(Beginning of Text)
We discussed the first approach partially in our previous articles and will cover it in more detail in a separate article to be published soon.

With regard to the second approach (test planning), the following is crucial:

• The result of planning should be a schedule of interventions of all types (inspections, diagnostics, maintenance, and repairs) detailed to the day for the planned horizon (1 year or more).

• When determining the specific start date of an intervention, consider:
  • The recommended interval for the intervention, defined in the strategy and tied to a specific event (date of the last such intervention, date of the "new life" of the asset, etc.)
  • Financial, resource, and personnel constraints for each day of the production calendar. These constraints are determined during business planning for the entire company.
  • Constraints on periods of "undesirability" for shutting down technological systems/equipment, as defined during business planning.
  • Seasonality constraints for work, as defined by the technical card.
  • Requirements to minimize the duration of planned downtime, leading to the need to combine interventions on different systems/equipment for the same period.
  • Requirements that prevent work on two or more objects due to the fact that these objects are redundant for each other.

• The planning algorithm should attempt to assign a start date for each intervention, considering the conditions described above. If it’s impossible to do so, the start date should be moved further in time. To understand which object will claim resources first, all objects should be ranked according to their associated risk.

• If it’s impossible to place an intervention within the "strategic" time interval, these objects should be visible for analysis and decision-making: either increase resources or shift the intervention to a "non-reliable" period with a calculated risk for such a shift. The analysis of the generated plan should include the unmitigated risk and the balance between it and the potential costs (increased resources or reduced periods of "undesirability" of interventions) for its elimination.

• If, even after increasing resources and relaxing requirements for undesirable periods, there are systems/equipment that don’t fall within the plan (and therefore recommendations for them cannot be implemented), these objects should be sent for re-analysis and the formulation of a different strategy.

The algorithm described above should also be used during "live" business planning. However, in the case of any changes to the conditions of its formation "at the last moment," the approved maintenance strategy should not be revised. The risk carriers that have fallen out of the planned interventions should be visible to everyone, and this unmitigated risk should be included in the final business plan and accounted for in the expenses in some way.

To reiterate our main point, a risk-oriented maintenance strategy that doesn’t take into account the company’s production and business realities in a specific period might be an "empty exercise." To avoid this, reliability specialists need to take one more step: based on the formulated strategies, create a maintenance plan that takes into account the company’s production and business realities within the planned horizon. If this plan shows that it’s impossible to fully implement the reliability specialists' strategic recommendations, either return and refine the strategies or, with full justification, insist on the decisions and demand adjustments to the conditions — resource base, production plans, etc.
(End of Text)
Problems to solve:
1. In the text on maintenance planning, what should all objects be ranked by to decide which one claims resources first?
2. Copy word for word the part of the text on maintenance planning that begins at the words "The algorithm described" and stops after "expenses in some way.".
(Beginning of Excerpted records)
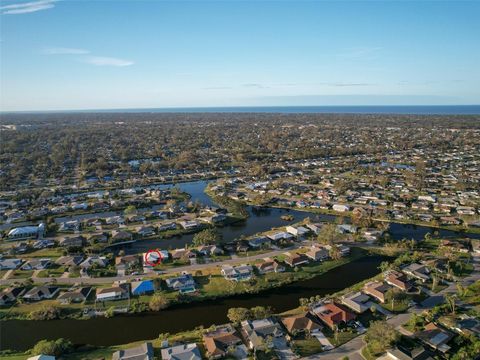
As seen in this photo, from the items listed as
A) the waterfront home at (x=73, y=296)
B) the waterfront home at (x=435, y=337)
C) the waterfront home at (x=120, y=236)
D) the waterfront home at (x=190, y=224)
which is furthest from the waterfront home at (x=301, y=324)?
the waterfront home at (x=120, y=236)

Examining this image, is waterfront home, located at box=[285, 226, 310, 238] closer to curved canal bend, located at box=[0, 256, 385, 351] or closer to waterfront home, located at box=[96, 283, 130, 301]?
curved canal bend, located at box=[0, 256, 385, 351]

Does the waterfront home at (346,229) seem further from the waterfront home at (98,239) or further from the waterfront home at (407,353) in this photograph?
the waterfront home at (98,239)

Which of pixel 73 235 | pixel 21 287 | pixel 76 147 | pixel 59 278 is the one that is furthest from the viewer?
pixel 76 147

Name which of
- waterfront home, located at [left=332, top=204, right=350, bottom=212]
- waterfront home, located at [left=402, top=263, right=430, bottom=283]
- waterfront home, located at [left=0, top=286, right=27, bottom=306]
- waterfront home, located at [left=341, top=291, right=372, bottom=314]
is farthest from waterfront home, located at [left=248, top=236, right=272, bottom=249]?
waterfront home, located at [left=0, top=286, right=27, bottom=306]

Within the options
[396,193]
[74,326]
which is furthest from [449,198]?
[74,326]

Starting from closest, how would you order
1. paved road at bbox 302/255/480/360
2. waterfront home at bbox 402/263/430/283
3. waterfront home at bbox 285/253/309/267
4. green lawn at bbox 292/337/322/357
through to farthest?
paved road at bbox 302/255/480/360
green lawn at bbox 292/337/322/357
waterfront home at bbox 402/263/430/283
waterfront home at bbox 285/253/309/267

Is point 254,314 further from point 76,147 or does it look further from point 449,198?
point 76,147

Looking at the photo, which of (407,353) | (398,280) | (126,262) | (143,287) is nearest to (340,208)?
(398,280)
(End of Excerpted records)
(Beginning of Excerpted records)
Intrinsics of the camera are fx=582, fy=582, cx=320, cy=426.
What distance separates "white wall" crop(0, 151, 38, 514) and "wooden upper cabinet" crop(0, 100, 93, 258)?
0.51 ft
(End of Excerpted records)
(Beginning of Excerpted records)
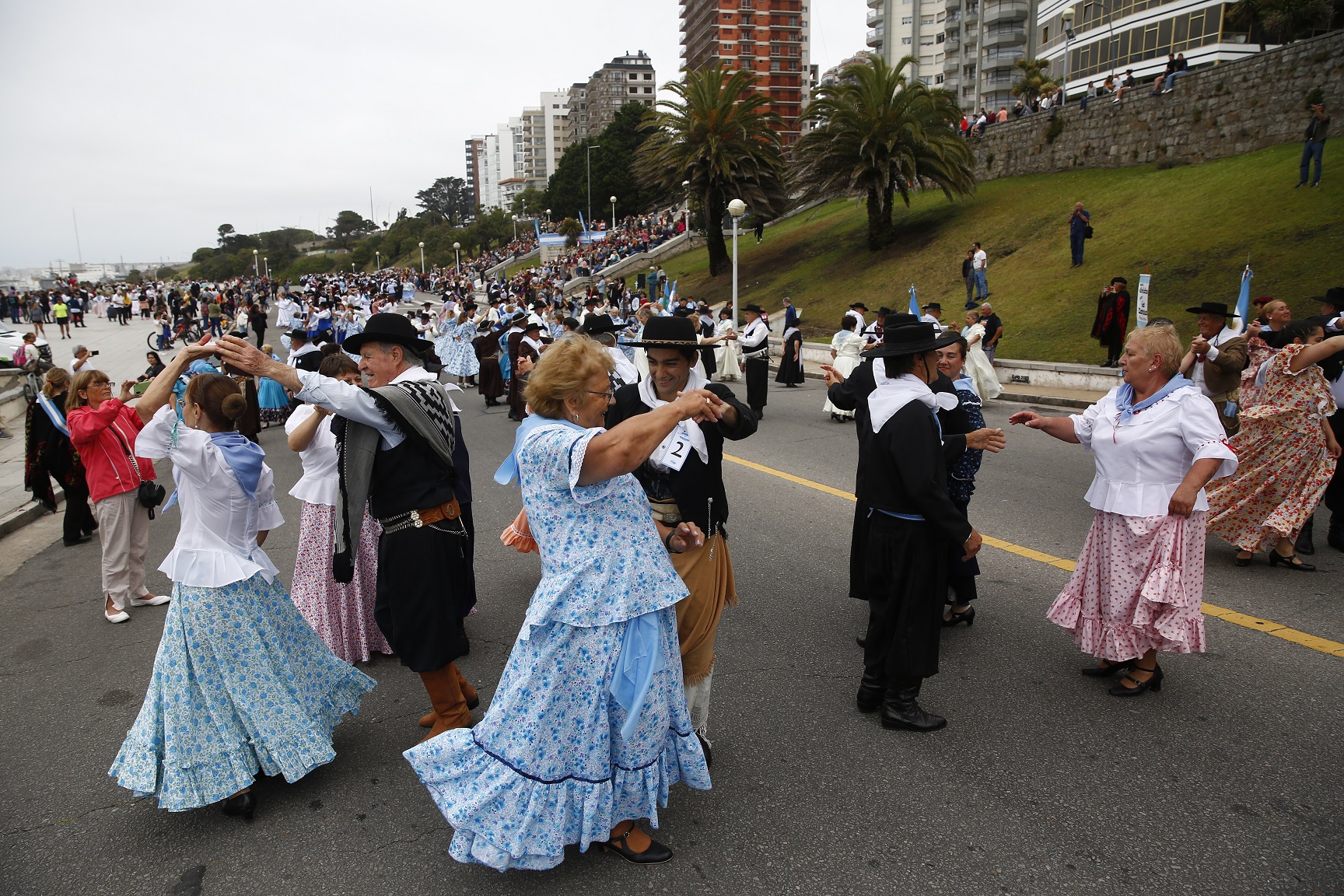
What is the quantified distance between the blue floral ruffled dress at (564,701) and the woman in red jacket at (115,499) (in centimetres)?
(End of Excerpted records)
Per-task outputs:
1. They should be ranked according to their associated risk.

2.
The algorithm described above should also be used during "live" business planning. However, in the case of any changes to the conditions of its formation "at the last moment," the approved maintenance strategy should not be revised. The risk carriers that have fallen out of the planned interventions should be visible to everyone, and this unmitigated risk should be included in the final business plan and accounted for in the expenses in some way.